═════ DOCUMENT SECTION

33. A method for forming a hollow structure having a continuous first edge and a predetermined shape from a sheet capable of being formed under superplastic forming conditions into the predetermined shape, said method comprising the steps of: (a) forming the sheet into a preform configuration having a continuous first edge, an upper face, and a lower face, said upper and lower faces each having an open edge portion; (b) disposing the preform configuration in a containment die comprising a first section and a second section that together define a cavity having substantially the predetermined shape; (c) positioning a fluid inlet tube between the upper and lower faces of the preform configuration; (d) applying closing force to the two sections of the containment die to force the two die sections together (i) to trap the edge portions of the preform configuration therebetween and hold the edge portions tightly against each other to temporarily seal those edge portions together to make the preform configuration substantially gas-tight, which substantially gas-tight preform configuration constitutes a packet assembly having an inside and an outside, and (ii) to deform part of the preform configuration as the two die sections are being forced together to form a gas-tight seal around the periphery of the fluid inlet tube, which fluid inlet tube provides a fluid inlet port in fluid communication with the inside of the packet assembly; and (e) introducing pressurized gas inside the packet assembly through the fluid inlet tube to increase the pressure inside the packet assembly with respect to the pressure outside the packet assembly under superplastic forming conditions so that at least some portion of the packet assembly superplastically expands to conform to the cavity of the containment die and thereby forms a hollow structure having the predetermined shape.
34. A method for forming a hollow structure having a continuous first edge and a predetermined shape from a preform configuration having a continuous first edge, an upper face, and a lower face, said upper and lower faces each having an open edge portion, the preform configuration being of a material capable of being formed under superplastic forming conditions into the predetermined shape, said method comprising the steps of: (a) disposing the preform configuration in a containment die comprising a first section and a second section that together define a cavity having substantially the predetermined shape; (b) applying closing force to the two sections of the containment die to force the two die sections together to trap the edge portions of the preform configuration therebetween and hold the edge portions tightly against each other to temporarily seal those edge portions together to make the preform configuration substantially gas-tight, which substantially gas-tight preform configuration constitutes a packet assembly having an inside and an outside; and (c) increasing the pressure inside the packet assembly with respect to the pressure outside the packet assembly under superplastic forming conditions so that at least some portion of the packet assembly superplastically expands to conform to the cavity of the containment die and thereby forms a hollow structure having the predetermined shape.
35. The method of claim 34 wherein step (c) comprises introducing pressurized gas inside the packet assembly.

══════════
═════ GIVEN DATA

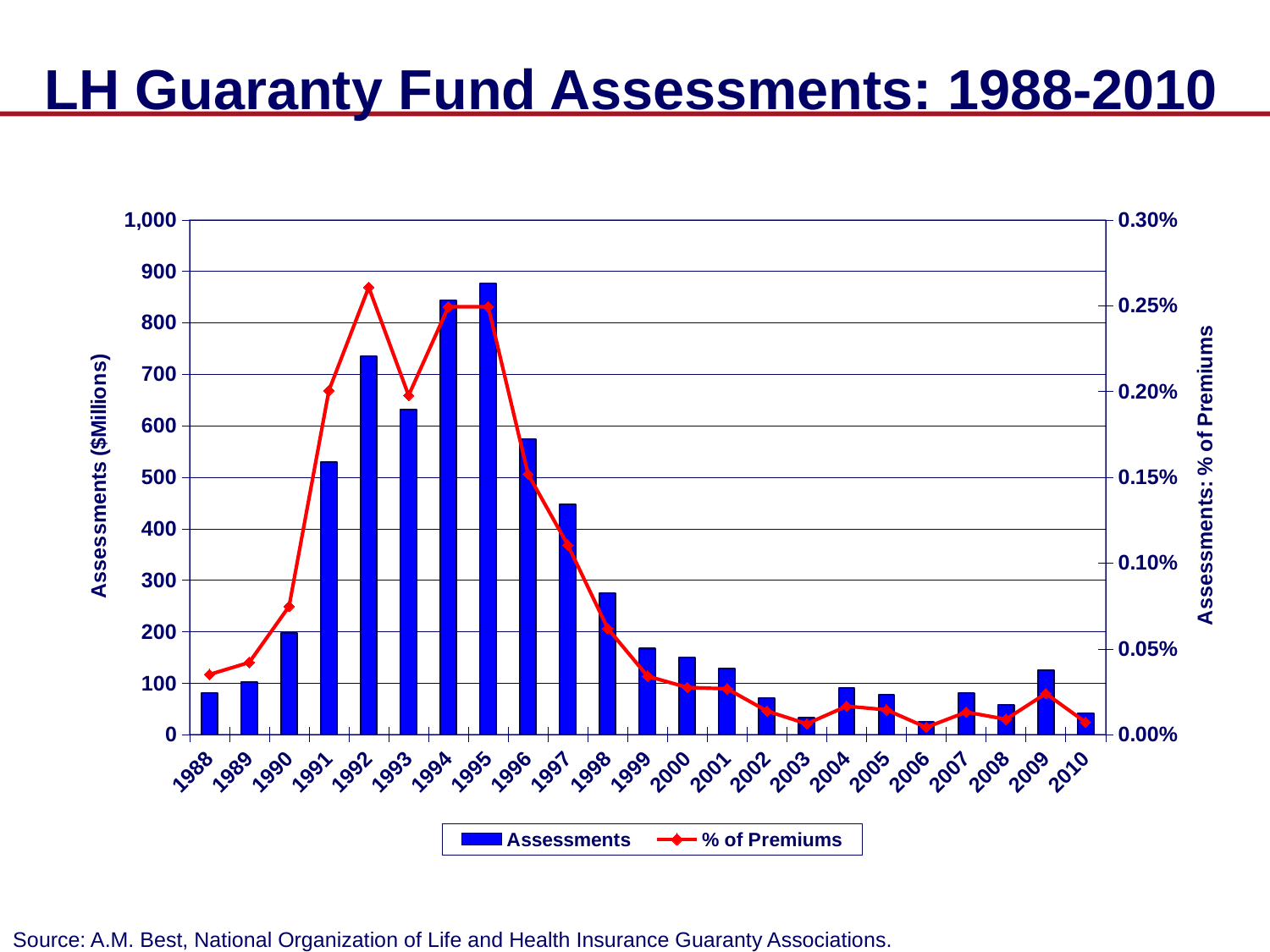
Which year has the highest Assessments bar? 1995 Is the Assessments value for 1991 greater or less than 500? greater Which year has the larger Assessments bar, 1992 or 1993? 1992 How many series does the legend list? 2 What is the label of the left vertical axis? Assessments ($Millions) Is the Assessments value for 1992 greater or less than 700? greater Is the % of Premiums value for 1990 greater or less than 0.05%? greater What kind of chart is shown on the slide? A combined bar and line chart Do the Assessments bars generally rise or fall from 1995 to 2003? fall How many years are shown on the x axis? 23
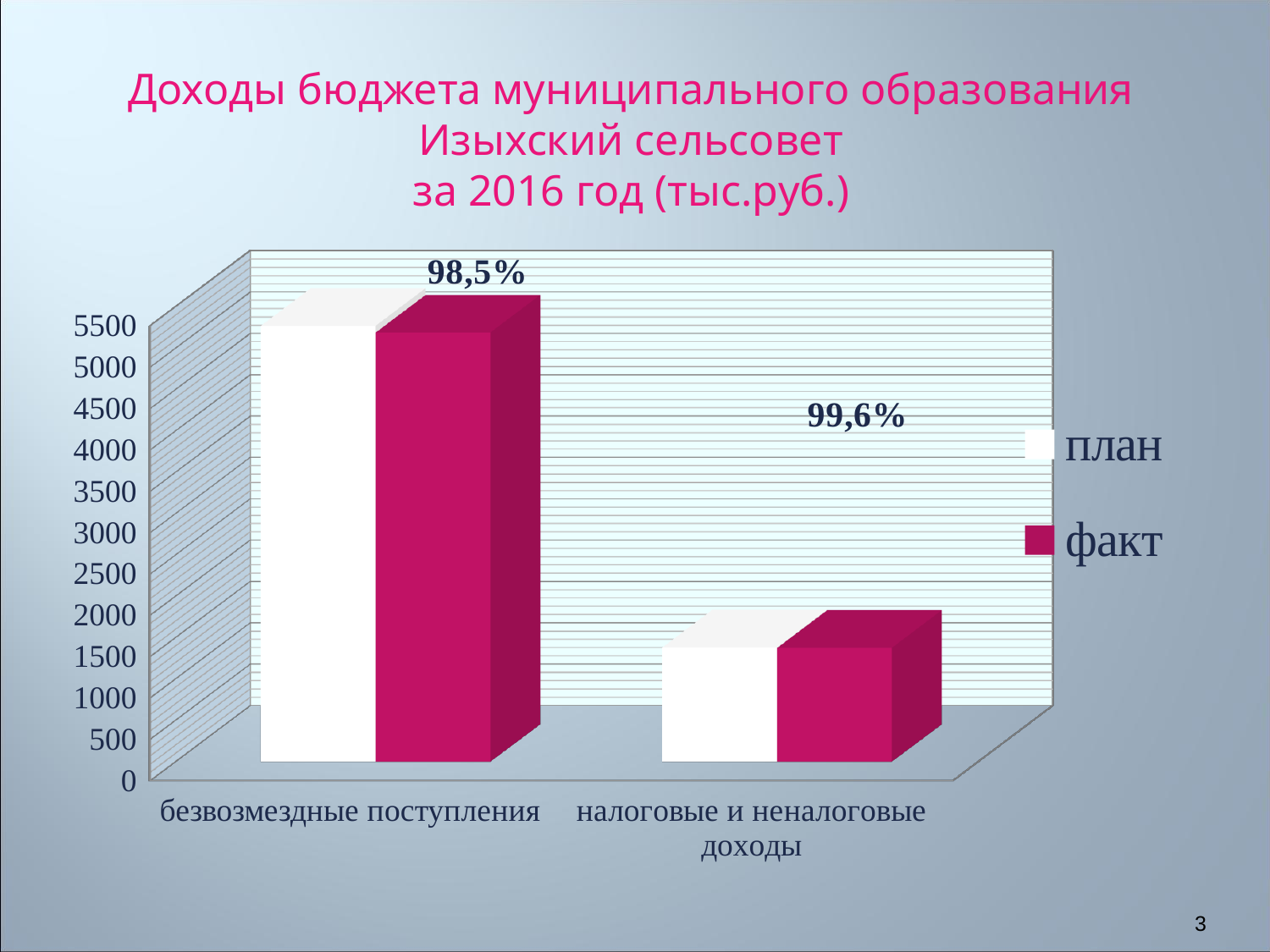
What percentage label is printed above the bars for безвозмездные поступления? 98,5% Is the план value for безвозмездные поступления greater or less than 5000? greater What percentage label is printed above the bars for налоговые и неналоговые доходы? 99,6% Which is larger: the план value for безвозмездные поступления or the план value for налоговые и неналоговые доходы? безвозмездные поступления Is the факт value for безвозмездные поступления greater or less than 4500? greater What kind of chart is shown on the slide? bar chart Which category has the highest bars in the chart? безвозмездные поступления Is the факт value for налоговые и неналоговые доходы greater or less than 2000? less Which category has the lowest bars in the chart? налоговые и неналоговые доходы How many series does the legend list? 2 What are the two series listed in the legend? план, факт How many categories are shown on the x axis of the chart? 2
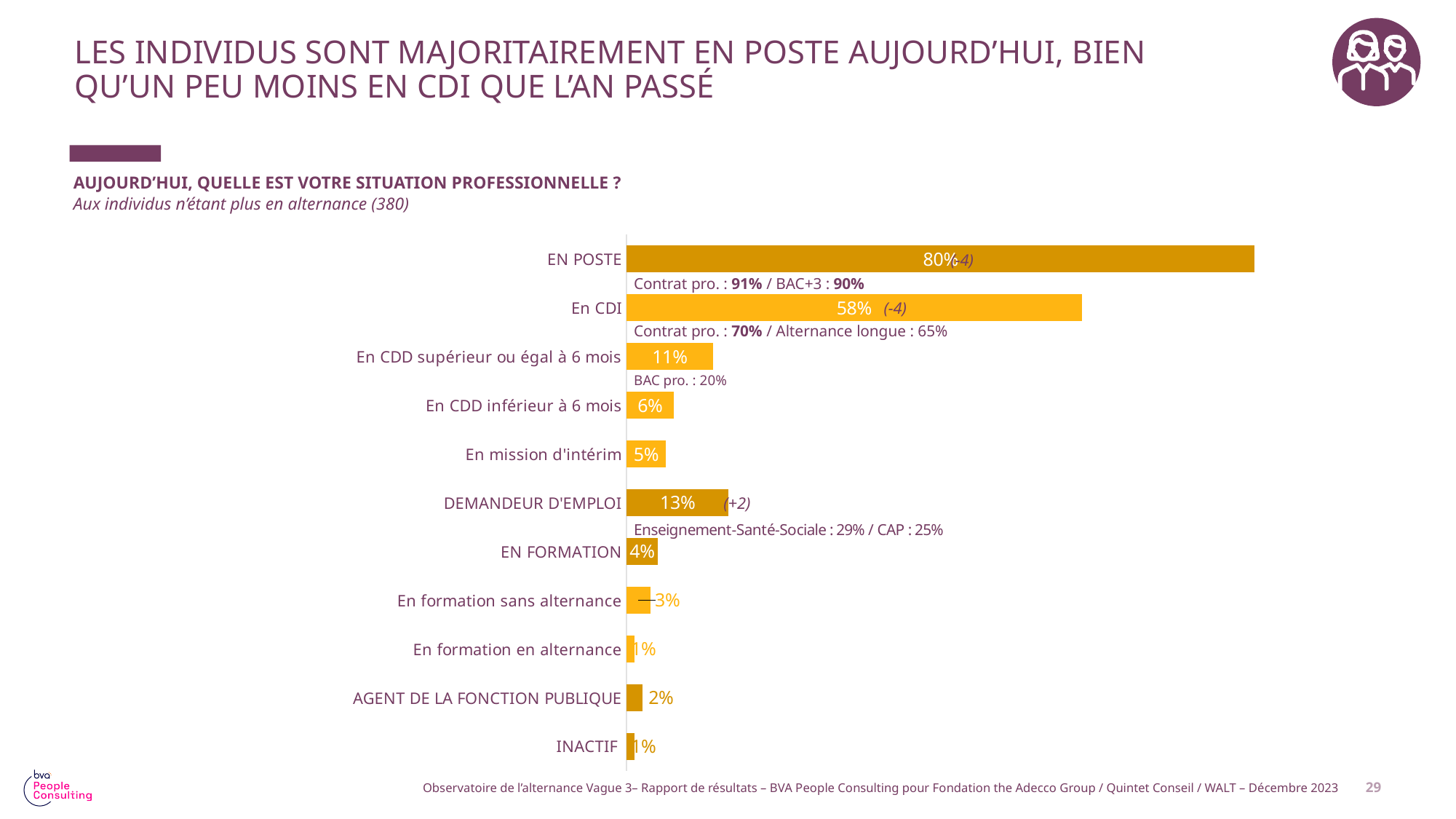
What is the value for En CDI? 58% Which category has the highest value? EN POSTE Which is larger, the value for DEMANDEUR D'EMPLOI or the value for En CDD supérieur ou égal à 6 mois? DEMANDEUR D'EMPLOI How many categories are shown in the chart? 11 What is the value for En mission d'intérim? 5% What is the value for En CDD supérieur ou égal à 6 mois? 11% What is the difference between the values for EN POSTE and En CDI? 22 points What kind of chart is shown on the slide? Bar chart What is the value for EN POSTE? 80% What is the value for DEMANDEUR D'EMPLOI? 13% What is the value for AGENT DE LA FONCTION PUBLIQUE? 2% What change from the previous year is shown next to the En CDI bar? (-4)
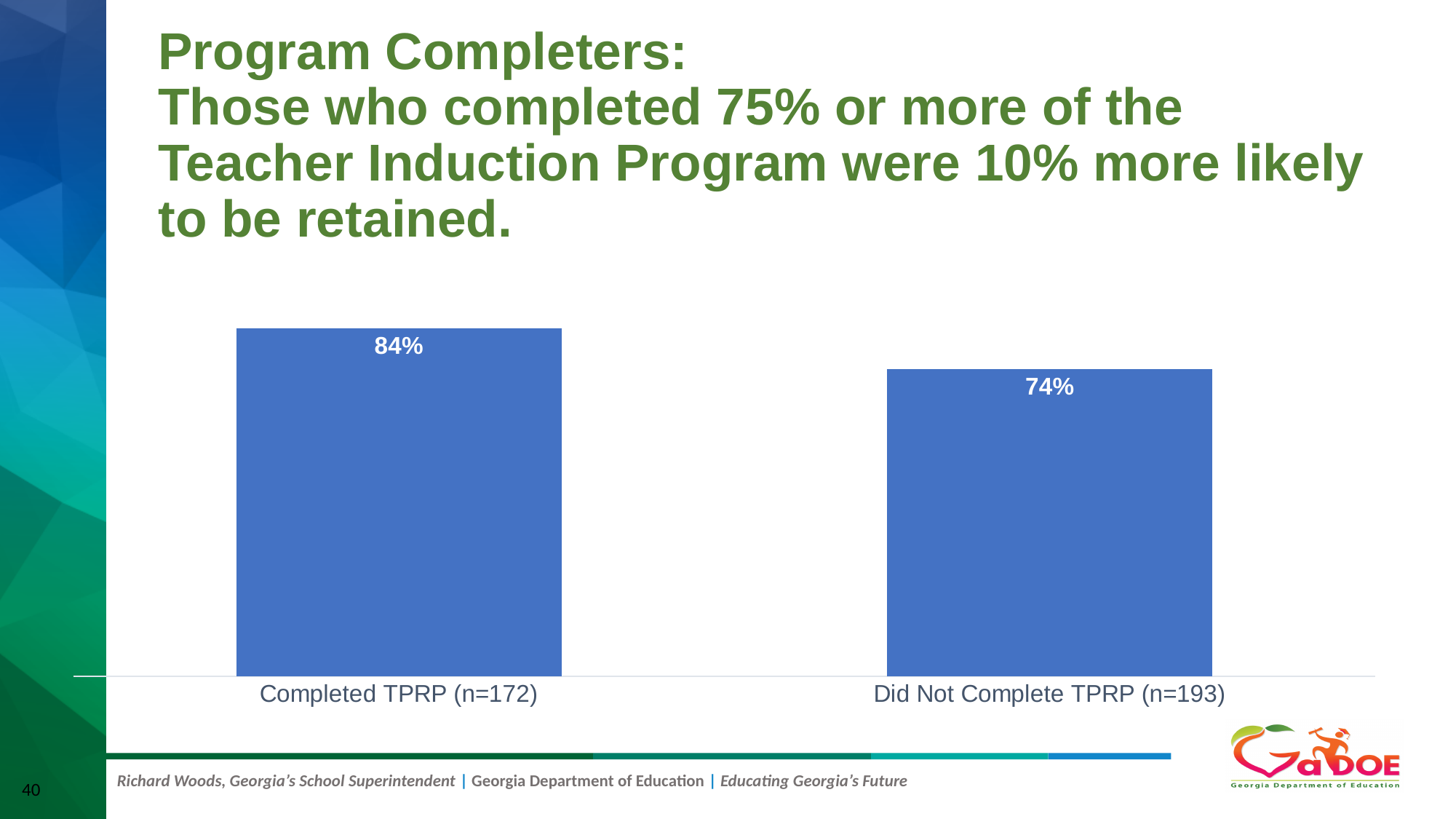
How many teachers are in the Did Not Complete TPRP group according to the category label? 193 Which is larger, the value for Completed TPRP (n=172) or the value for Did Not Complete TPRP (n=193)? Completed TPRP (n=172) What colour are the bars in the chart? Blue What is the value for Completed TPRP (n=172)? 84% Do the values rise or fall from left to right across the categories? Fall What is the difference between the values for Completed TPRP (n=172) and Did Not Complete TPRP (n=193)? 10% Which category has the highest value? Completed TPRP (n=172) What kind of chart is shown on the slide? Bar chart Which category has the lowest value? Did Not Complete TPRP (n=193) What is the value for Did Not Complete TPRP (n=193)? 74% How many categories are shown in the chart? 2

══════════

#### [WHAT YOU ARE ASKED TO DO]
Answer these questions about the superplastic forming claims:
(a) In claim 33, what is positioned between the upper and lower faces of the preform configuration?
(b) In claim 34, what does the substantially gas-tight preform configuration constitute?
(c) According to claim 35, what does step (c) of claim 34 comprise?
The data plays no part in any of this.

#### [SOLUTION FOR THIS PROBLEM]
(a) A fluid inlet tube.
(b) A packet assembly having an inside and an outside.
(c) Introducing pressurized gas inside the packet assembly.